◆ SET EXERCISE A
Copy everything in the entries from the line containing "What is the recorded" down to the line containing "498 centimetres", word for word.

But it was lovely to be out with the boyf being dazzled by Enmore Road. It’s such a vibrant strip these days, filled with fabulous bars and thriving restaurants.

DD spent Thursday working in the hotel room, then met me for the Westward Whiskey masterclass at an atmospheric bar called The Doss House. The event was part of the Whisk(e)y On The Rocks festival and hosted by Westward Head Distiller Miles Munroe. DD has fallen madly in love with Westward’s Cask Strength whiskey, so he was an eager participant.

While Cask Strength wasn’t on the table for the masterclass, there were lots of cheese and nibbles and four whiskies to sip, including a new one called Westward American Single Malt Belgian Ardennes, created using an Ardennes Farmhouse yeast from the award-winning Oregon brewery Culmination Brewing.

We’d enjoyed a virtual masterclass with Miles during lockdown, streamed from the distillery in Oregon, so it was great to meet him in person – such a lovely, gentle soul and passionate whiskey maker. It was fascinating to chat with him in such an intimate setting. While I’m not the biggest whiskey sipping fan, I know quite a lot about the industry these days, so I could ask a few vaguely intelligent questions!

Afterwards DD and I wandered up to the famed Ho Jiak Malaysian restaurant behind the QVB for a “Laksa Bomb” – dumplings in laksa soup – and my all-time favourite noodle dish, Char Kway Teow. There was an illuminated sign in the restaurant that summed up my passion for the dish!

And you’re not going to believe this, but after dinner I decided one night in the city was enough for me and caught a cab home, leaving DD to enjoy the luxury alone!

Luckily he enjoys having a bed to himself as much as I do and wasn’t offended when I hit the road a night early.

The cab driver was quite taken with my tales of disinterest in staying in hotels and not getting married to my boyfriend. He couldn’t understand why you’d date someone for eight years and not marry them. I decided not to enlighten him. He was so enthralled by my bizarre life choices that he kept asking me to join him for biriyani in Surry Hills. And I kept politely declining!

◆ SET EXERCISE B
In the passage about the whiskey masterclass, at which bar was the masterclass held?

◆ INFORMATION SUPPLIED
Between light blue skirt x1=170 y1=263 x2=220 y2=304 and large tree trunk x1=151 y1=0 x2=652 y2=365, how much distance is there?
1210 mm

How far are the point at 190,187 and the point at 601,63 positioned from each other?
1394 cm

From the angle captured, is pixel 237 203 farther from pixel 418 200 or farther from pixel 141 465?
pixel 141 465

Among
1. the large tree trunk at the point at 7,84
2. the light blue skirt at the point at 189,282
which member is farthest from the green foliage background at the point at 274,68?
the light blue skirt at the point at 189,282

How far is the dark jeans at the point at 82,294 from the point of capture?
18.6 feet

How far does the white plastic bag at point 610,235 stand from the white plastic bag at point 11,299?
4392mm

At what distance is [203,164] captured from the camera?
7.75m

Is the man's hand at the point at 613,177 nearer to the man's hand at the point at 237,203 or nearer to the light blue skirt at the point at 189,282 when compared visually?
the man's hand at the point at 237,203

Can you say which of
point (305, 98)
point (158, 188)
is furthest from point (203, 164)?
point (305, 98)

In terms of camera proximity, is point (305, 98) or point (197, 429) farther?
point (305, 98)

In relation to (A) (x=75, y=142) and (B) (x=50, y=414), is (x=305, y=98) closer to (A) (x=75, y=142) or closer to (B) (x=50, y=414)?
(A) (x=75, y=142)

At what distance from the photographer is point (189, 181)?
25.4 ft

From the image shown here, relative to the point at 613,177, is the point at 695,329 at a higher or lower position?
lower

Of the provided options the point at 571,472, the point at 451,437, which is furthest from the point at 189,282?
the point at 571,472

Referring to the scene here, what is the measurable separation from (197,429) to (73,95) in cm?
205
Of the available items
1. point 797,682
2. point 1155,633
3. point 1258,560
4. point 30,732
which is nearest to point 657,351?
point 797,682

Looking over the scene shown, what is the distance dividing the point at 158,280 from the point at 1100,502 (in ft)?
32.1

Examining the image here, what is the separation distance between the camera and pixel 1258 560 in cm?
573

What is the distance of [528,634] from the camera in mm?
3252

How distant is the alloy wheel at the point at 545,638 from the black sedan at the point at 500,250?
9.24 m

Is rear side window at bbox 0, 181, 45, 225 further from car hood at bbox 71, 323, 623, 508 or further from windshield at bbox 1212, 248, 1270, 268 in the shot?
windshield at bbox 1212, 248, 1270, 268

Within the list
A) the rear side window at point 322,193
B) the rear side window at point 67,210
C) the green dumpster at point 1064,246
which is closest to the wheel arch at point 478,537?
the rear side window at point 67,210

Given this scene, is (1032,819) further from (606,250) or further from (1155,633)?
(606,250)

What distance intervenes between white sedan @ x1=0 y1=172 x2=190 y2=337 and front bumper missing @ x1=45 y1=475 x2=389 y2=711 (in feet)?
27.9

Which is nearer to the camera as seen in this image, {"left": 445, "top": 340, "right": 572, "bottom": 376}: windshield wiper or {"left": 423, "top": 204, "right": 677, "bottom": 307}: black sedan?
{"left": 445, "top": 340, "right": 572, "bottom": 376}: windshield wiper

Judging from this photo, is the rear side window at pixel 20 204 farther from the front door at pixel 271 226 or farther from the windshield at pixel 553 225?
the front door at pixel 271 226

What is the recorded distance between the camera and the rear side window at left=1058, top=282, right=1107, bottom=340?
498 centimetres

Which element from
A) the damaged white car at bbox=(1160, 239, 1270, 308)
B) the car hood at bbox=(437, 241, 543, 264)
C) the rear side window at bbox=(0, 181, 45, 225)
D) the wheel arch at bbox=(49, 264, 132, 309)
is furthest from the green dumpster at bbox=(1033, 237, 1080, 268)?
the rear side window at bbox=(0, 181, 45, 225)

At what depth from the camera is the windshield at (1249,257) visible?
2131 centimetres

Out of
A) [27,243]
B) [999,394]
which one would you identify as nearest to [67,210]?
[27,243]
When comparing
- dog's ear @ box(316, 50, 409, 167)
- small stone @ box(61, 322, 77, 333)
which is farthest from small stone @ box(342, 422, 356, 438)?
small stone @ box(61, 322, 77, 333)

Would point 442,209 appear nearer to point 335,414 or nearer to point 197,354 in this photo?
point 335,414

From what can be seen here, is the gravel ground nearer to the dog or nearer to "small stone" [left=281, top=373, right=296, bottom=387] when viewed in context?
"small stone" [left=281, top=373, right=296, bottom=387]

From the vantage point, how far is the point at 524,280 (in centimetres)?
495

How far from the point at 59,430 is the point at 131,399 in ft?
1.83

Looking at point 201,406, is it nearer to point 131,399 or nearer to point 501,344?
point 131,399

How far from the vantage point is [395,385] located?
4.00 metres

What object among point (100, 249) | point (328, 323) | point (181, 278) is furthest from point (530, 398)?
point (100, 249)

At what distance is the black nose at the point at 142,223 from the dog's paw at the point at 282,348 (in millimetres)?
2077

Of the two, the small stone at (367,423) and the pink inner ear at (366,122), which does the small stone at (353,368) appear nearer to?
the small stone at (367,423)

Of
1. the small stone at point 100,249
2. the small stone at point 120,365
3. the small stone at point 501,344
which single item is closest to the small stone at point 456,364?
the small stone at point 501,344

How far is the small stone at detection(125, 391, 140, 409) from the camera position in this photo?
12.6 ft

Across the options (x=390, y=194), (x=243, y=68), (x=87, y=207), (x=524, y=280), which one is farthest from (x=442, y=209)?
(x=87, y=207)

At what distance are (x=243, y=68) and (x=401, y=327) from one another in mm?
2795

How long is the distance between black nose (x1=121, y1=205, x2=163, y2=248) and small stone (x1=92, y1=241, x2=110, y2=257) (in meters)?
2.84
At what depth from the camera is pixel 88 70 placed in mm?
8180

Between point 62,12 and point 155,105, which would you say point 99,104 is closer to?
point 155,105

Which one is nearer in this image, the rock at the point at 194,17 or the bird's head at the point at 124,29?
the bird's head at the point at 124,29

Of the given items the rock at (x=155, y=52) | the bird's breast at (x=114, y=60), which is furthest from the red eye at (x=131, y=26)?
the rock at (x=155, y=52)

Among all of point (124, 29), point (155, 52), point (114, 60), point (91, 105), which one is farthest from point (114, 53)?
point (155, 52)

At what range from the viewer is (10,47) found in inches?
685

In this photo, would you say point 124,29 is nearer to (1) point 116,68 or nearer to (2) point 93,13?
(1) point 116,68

◆ FINAL ANSWER A
What is the recorded distance between the camera and the rear side window at left=1058, top=282, right=1107, bottom=340?
498 centimetres

◆ FINAL ANSWER B
The Doss House.